Lesley Griffiths, Labour MS for Wrexham, said the plans for the Wrexham to Liverpool line, which will use battery electric trains to provide direct services to Liverpool city centre and the Wirral, would “improve access to jobs opportunities, support more homes, more jobs and more services” across north-east Wales.

The £14 billion figure covers the full vision document over 10 to 15 years. Mr Skates was challenged during the debate on how much of it is confirmed funding.
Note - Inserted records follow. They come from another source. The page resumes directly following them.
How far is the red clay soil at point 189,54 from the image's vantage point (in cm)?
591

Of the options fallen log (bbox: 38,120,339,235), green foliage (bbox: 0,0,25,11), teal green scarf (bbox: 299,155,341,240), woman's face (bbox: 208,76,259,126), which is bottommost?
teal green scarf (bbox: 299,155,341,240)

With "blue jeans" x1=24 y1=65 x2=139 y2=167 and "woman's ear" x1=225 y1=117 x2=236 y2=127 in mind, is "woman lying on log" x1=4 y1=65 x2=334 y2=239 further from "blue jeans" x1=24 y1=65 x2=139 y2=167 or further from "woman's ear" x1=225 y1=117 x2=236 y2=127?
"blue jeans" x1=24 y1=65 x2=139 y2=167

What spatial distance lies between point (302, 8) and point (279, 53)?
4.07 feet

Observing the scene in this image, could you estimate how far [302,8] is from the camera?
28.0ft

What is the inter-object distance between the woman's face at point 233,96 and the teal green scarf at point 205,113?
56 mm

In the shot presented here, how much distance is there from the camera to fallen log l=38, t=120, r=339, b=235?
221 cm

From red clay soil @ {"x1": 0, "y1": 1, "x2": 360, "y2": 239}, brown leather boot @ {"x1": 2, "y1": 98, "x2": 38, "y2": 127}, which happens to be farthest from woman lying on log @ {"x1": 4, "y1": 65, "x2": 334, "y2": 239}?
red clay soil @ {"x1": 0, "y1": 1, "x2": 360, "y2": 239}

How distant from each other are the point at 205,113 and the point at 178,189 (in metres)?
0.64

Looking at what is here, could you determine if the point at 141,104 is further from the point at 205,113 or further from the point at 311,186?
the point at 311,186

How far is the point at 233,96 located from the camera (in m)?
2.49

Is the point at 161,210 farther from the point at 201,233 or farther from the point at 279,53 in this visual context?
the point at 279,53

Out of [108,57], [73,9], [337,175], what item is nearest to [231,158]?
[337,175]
He said the £440 million allocated through the spending review was “a down payment” on 43 projects endorsed in the vision, with future tranches to be agreed at successive spending reviews.

The Wales rail board will produce a priority list ahead of the 2027 review.

Plaid Cymru’s Peredur Owen Griffiths pressed Mr Skates on the funding gap, arguing that without confirmed spending review allocations the package remained aspirational.

Mr Skates rejected that, saying the UK Treasury had endorsed and costed the projects and that the next critical date for additional allocation was 2027.

The £14 billion figure includes optimism bias of around 40 per cent applied to the initial project pipeline, Mr Skates confirmed.

He acknowledged costs could vary, pointing to factors including conflict in the middle east affecting oil prices.

Mr Skates also confirmed Welsh Government support for the proposed Wrexham, Shropshire and Midlands Railway open-access service to London, and said new stations at Wrexham north, Wrexham south, Greenfield and Broughton were among sites being considered for future phases.

He told the Senedd that Broughton was “a very big employment district” that was currently very difficult to access without a private car.
“It will, first and foremost, drive fair economic growth across our communities,” he said.